Faire un exercice critique est une démarche subjective. Avec la meilleure volonté du monde, se défaire de ses goûts, expériences et vécu est humainement impossible. Donc prenez cette critique pour ce qu’elle est : un point de vue qui se veut le plus argumenté possible.
Sommaire
- 1 Une date de commercialisation étonnante
- 2 Pulp Fiction : le 4ème flipper commercialisé en mars
- 3 Une belle équipe de conception
- 4 KO pour l’artwork
- 5 Pulp Fiction : un flipper alphanumérique
- 6 Une licence Pulp Fiction vidée de son caractère subversif
- 7 Un toy qui fait briller les yeux de Vincent Vega
- 8 Peu d’accessoires, mais exécutés de manière exemplaire
- 9 Un plateau qui risque de décevoir
- 10 Un flipper qui souffle le chaud et le froid
Une date de commercialisation étonnante
Chicago Gaming Company a commercialisé son dernier remake Cactus Canyon en août 2021, donc 1 an et demi avant la sortie du Pulp Fiction. Sur le papier, rien de choquant. Sauf que beaucoup de clients n’ont pas encore été livrés de leurs Cactus Canyon, et voient d’un mauvais œil cette sortie qui risquerait d’allonger encore les plannings.
La vidéo making-off réalisée par l’équipe de Straight Down The Middle donne des explications à ce timing : le concept de ce flipper Pulp Fiction vient de la société Play Mechanix (à la base spécialisée dans les jeux d’arcade), ce sont eux qui ont négocié les droits avec Miramax. Ils ont également été en contact avec Quentin Tarantino, le réalisateur du film, qui a donné la direction artistique globale, à savoir un flipper qui ressemble à une édition des années 70.

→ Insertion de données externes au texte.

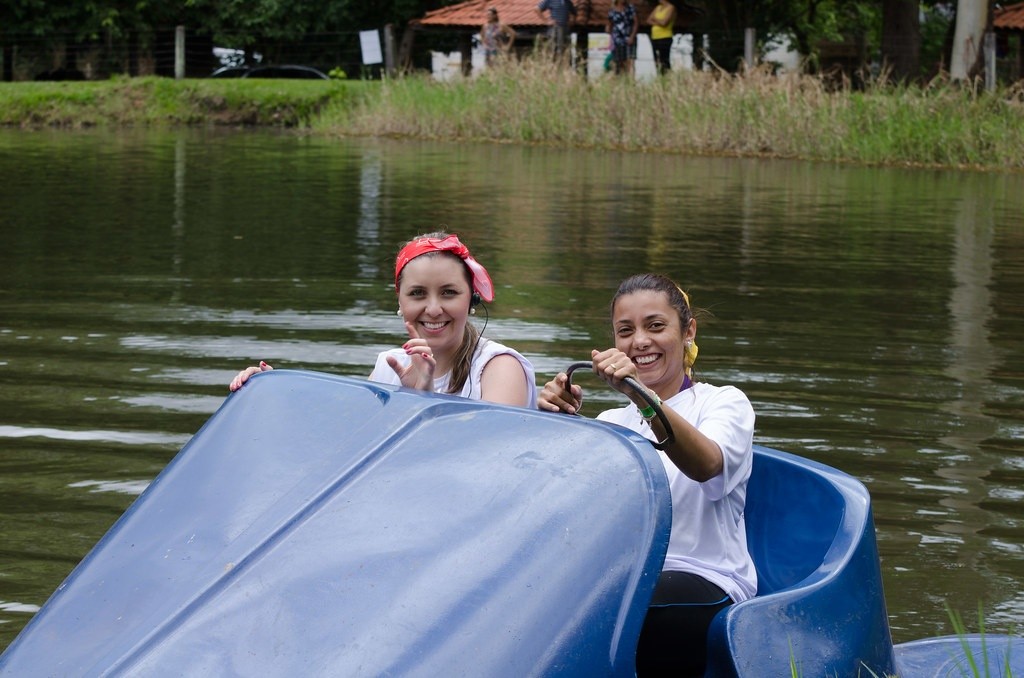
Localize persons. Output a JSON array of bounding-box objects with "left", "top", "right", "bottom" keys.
[
  {"left": 604, "top": 0, "right": 639, "bottom": 74},
  {"left": 534, "top": 0, "right": 578, "bottom": 51},
  {"left": 230, "top": 232, "right": 538, "bottom": 409},
  {"left": 646, "top": 0, "right": 677, "bottom": 76},
  {"left": 480, "top": 8, "right": 516, "bottom": 62},
  {"left": 536, "top": 274, "right": 757, "bottom": 678}
]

Dans l’aventure, CGC a apporté son expertise technique, et est en charge de la production et la distribution de la machine. Donc concrètement, le fabricant n’a pas eu complètement la main sur l’échéance, et les craintes des acheteurs de Cactus Canyon semblent fondées.

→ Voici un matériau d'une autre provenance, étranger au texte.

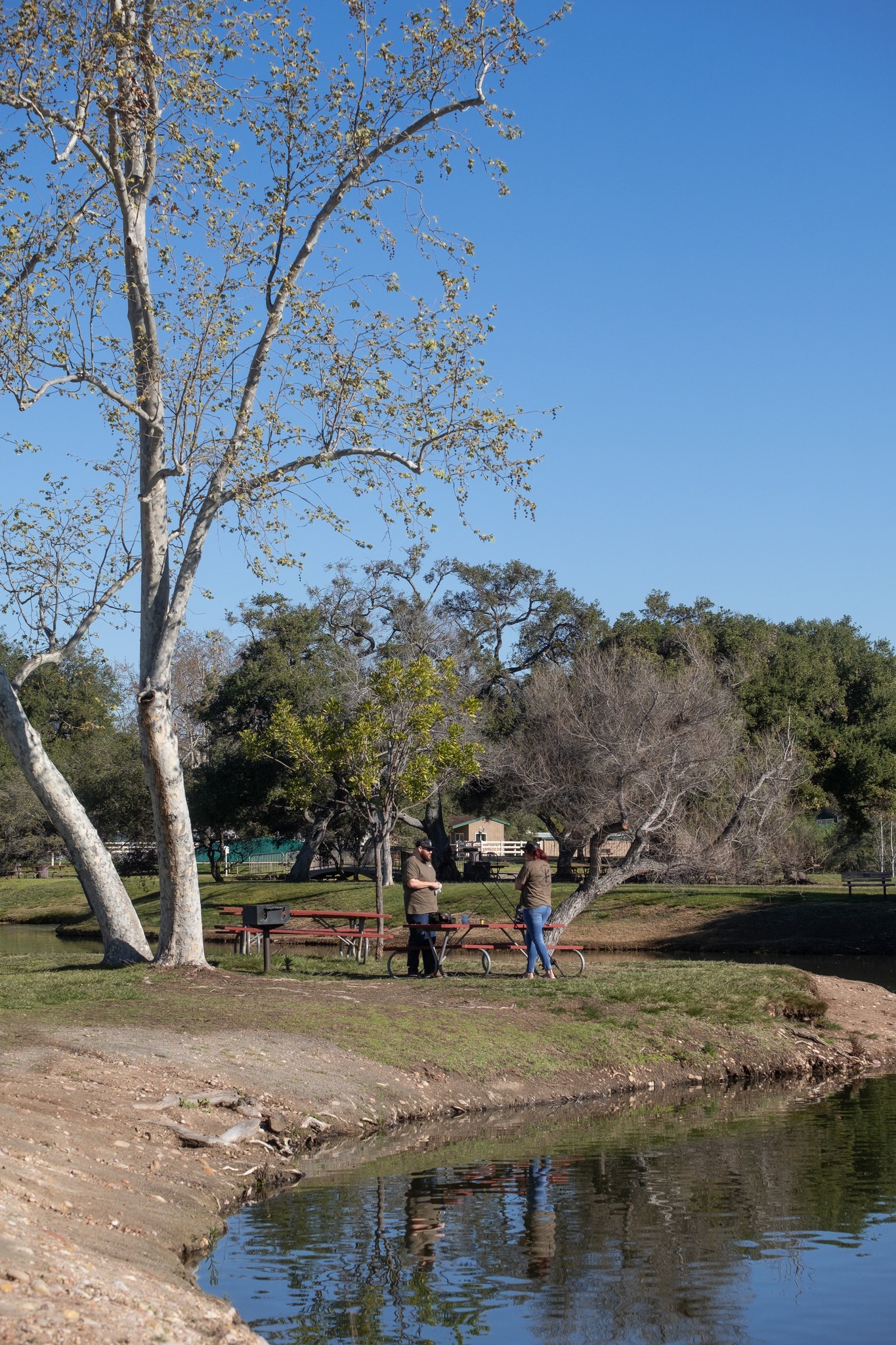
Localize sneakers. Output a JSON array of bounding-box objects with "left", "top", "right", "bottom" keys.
[
  {"left": 426, "top": 970, "right": 448, "bottom": 977},
  {"left": 408, "top": 973, "right": 422, "bottom": 978}
]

Pulp Fiction : le 4ème flipper commercialisé en mars
Nous l’avons déjà évoqué dans d’autres articles, mais ce mois de mars voit se bousculer les sorties de flippers, de 4 manufacturiers différents. Comment cette machine peut-elle tirer son épingle du jeu dans cette cacophonie ? Grâce à sa licence iconique sans aucun doute, mais le parti pris retro la désavantage aux yeux de beaucoup de joueurs.
Son prix plaide néanmoins en sa faveur car il est sensiblement moins élevé que les produits de Stern Pinball ou Jersey Jack Pinball :
- 7 999$ pour les Special Editions
- 9 499$ pour la Limited Edition
Si on compare les versions les plus haut de gamme de tous les fabricants, Pulp Fiction est 3 500$ moins que cher que le flipper Foo Fighters et 5 500$ moins cher que Godfather. Une sacrée différence !
Une belle équipe de conception
Le flipper Pulp Fiction voit revenir Mark Ritchie aux affaires. Cela faisait 26 ans qu’il n’avait pas conçu de pinball, mais il est resté un grand nom dans la mémoire collective durant tout ce temps. Mark travaille depuis plusieurs années chez Play Mechanix.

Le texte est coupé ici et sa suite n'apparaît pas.